- Entries provided
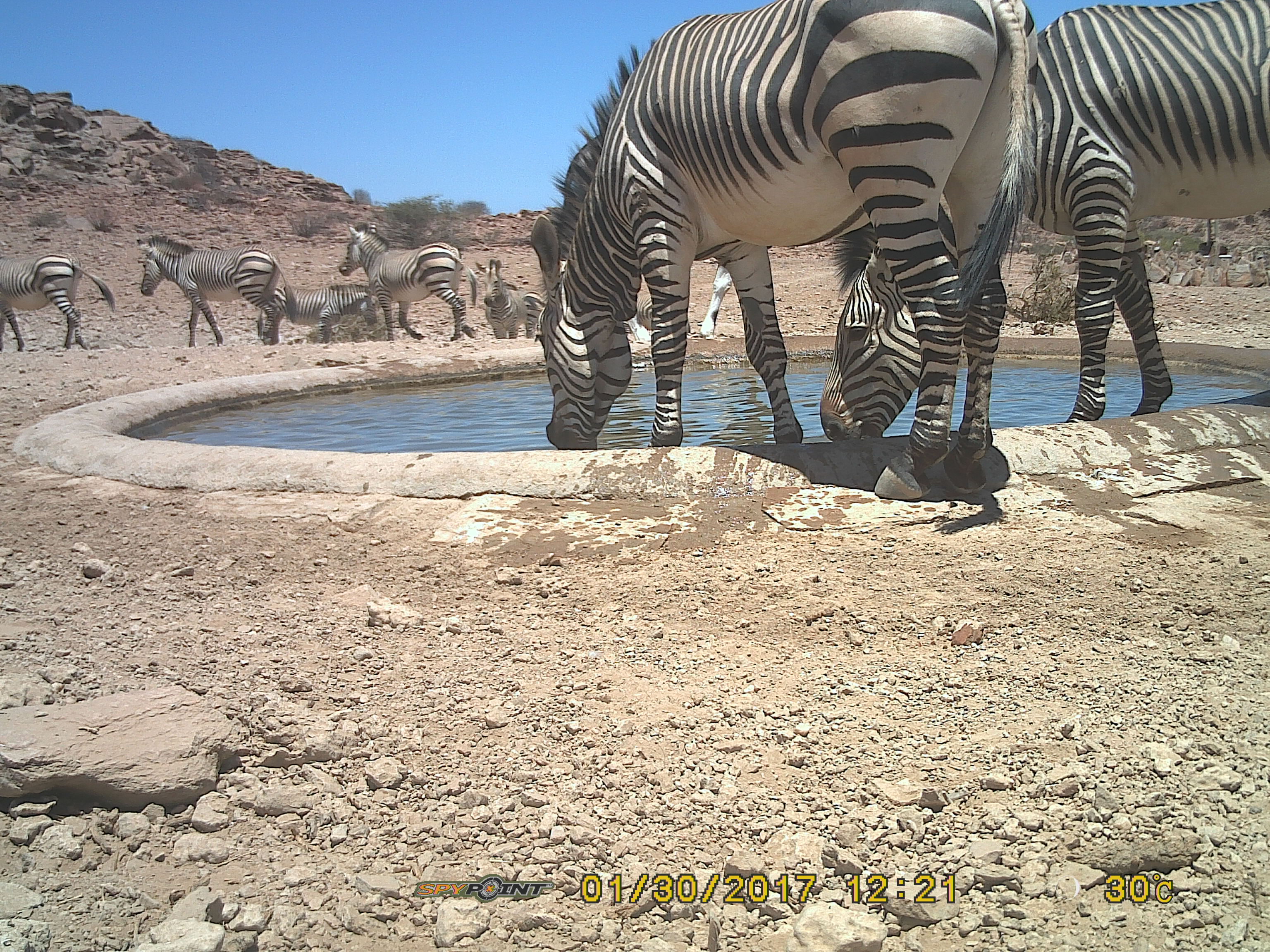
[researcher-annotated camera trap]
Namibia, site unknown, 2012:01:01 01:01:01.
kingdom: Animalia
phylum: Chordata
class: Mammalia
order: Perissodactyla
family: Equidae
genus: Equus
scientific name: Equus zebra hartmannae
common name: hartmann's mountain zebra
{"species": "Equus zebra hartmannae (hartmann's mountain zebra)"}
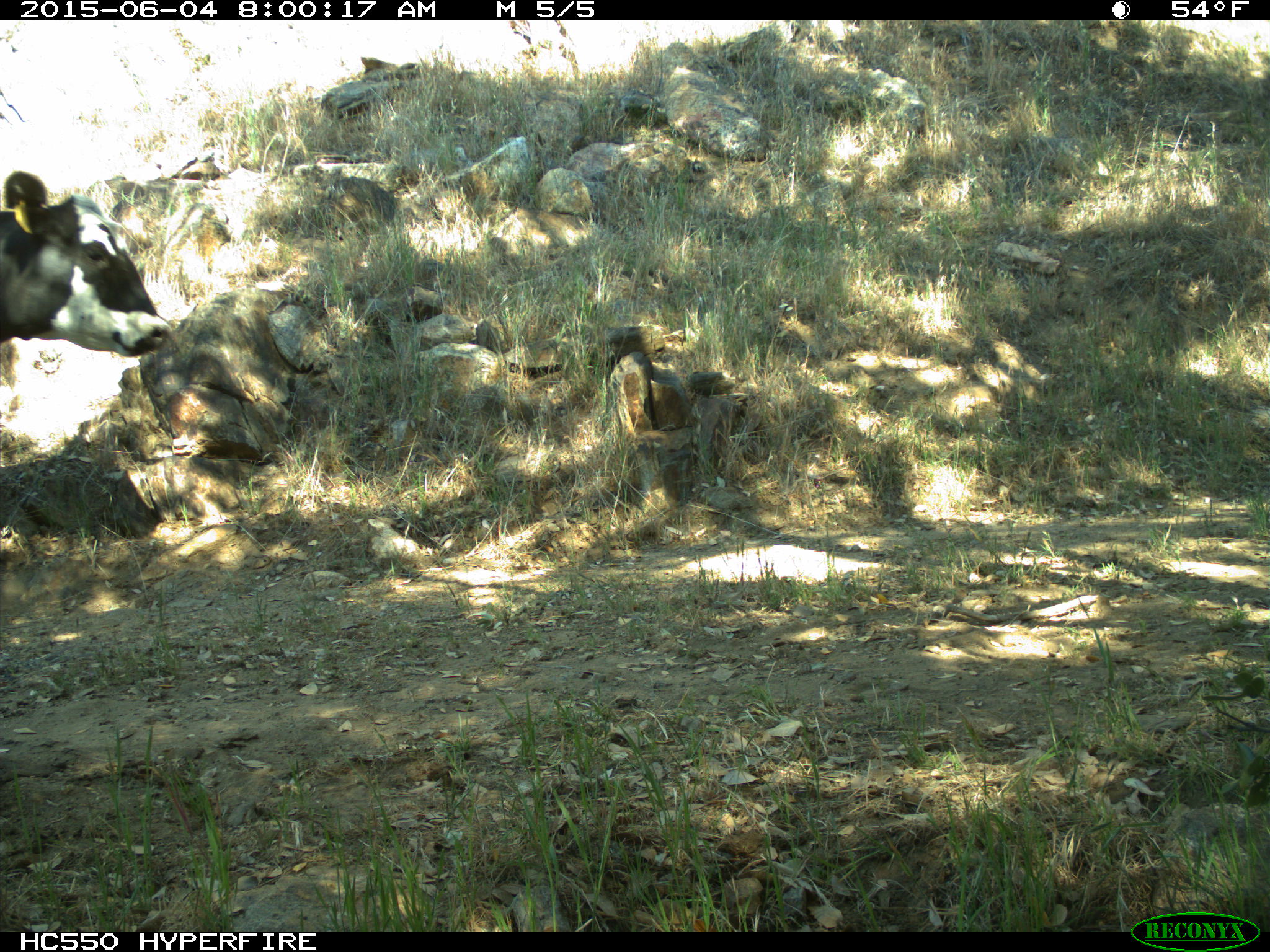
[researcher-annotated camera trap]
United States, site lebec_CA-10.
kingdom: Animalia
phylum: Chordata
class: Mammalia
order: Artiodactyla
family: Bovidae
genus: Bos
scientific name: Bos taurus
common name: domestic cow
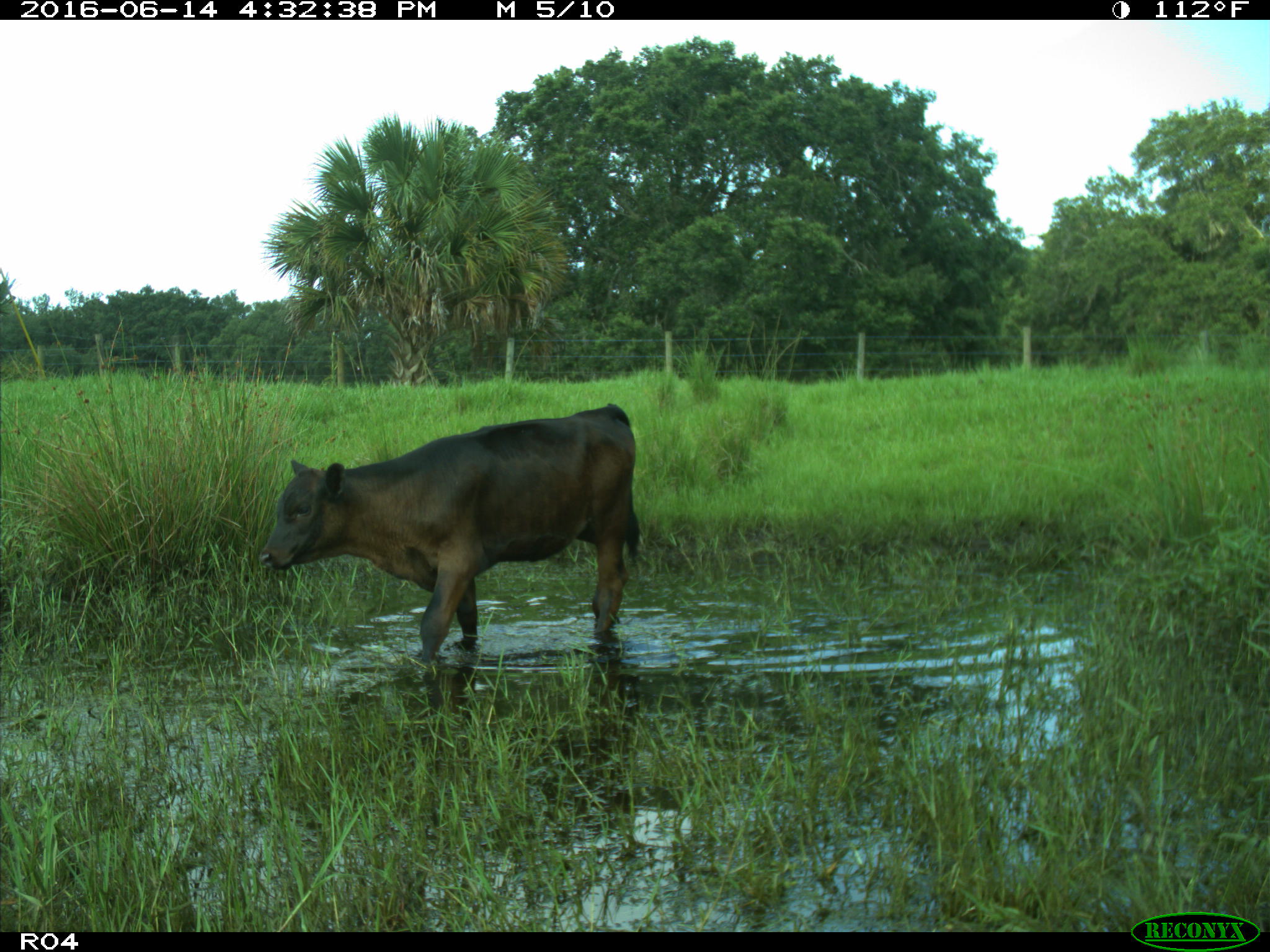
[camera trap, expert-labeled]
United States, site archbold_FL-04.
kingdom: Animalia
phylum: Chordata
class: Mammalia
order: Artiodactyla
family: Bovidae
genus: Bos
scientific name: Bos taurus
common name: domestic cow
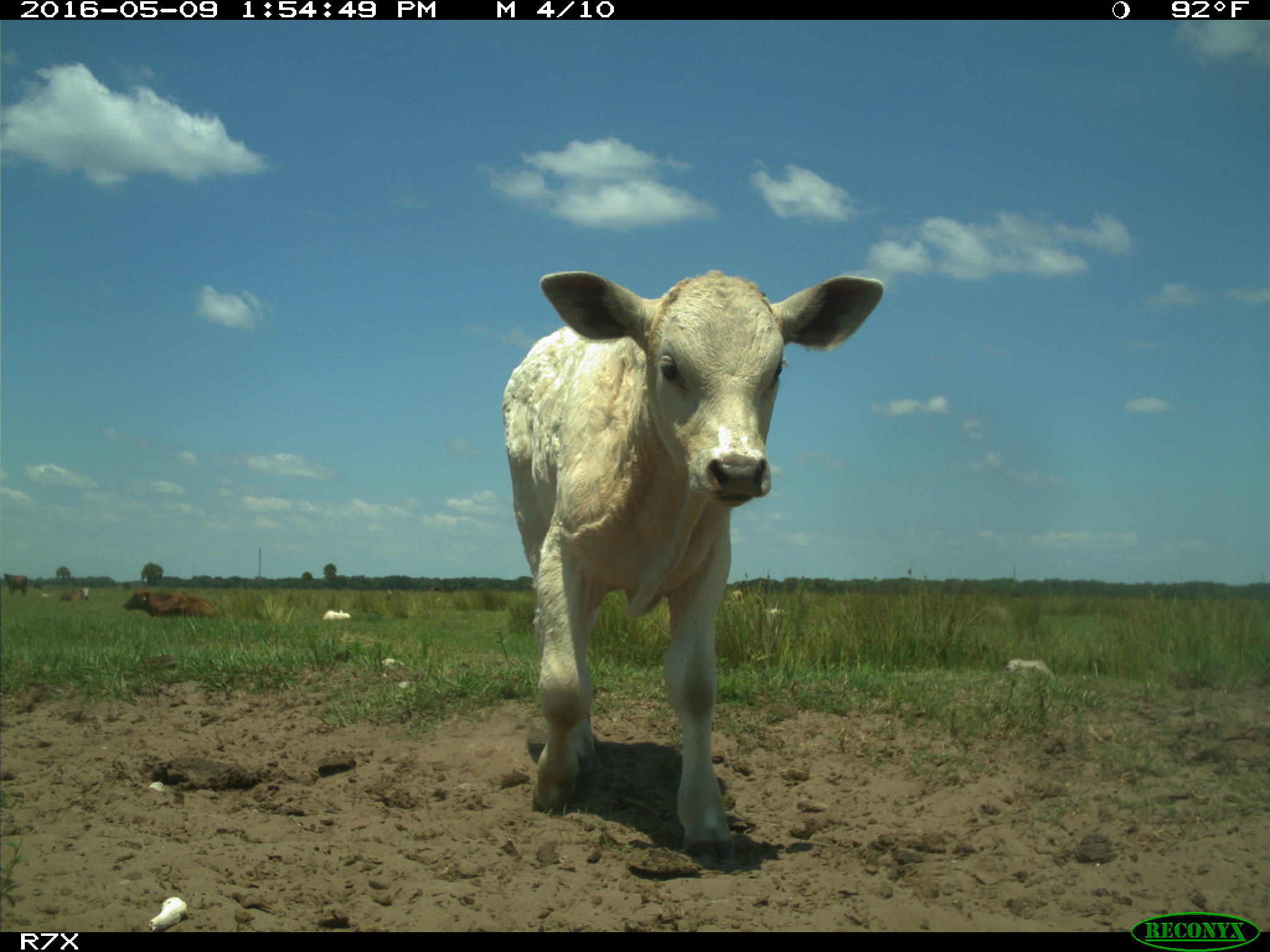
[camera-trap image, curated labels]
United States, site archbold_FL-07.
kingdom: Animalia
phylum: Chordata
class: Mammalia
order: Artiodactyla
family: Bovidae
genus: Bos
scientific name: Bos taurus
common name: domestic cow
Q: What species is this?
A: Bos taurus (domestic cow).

- Task requirements
Begin at the first line of the listing and print each line exactly. Stop after the line containing "common name: hartmann's mountain zebra", and omit all pictures.

- Exercise solution
[researcher-annotated camera trap]
Namibia, site unknown, 2012:01:01 01:01:01.
kingdom: Animalia
phylum: Chordata
class: Mammalia
order: Perissodactyla
family: Equidae
genus: Equus
scientific name: Equus zebra hartmannae
common name: hartmann's mountain zebra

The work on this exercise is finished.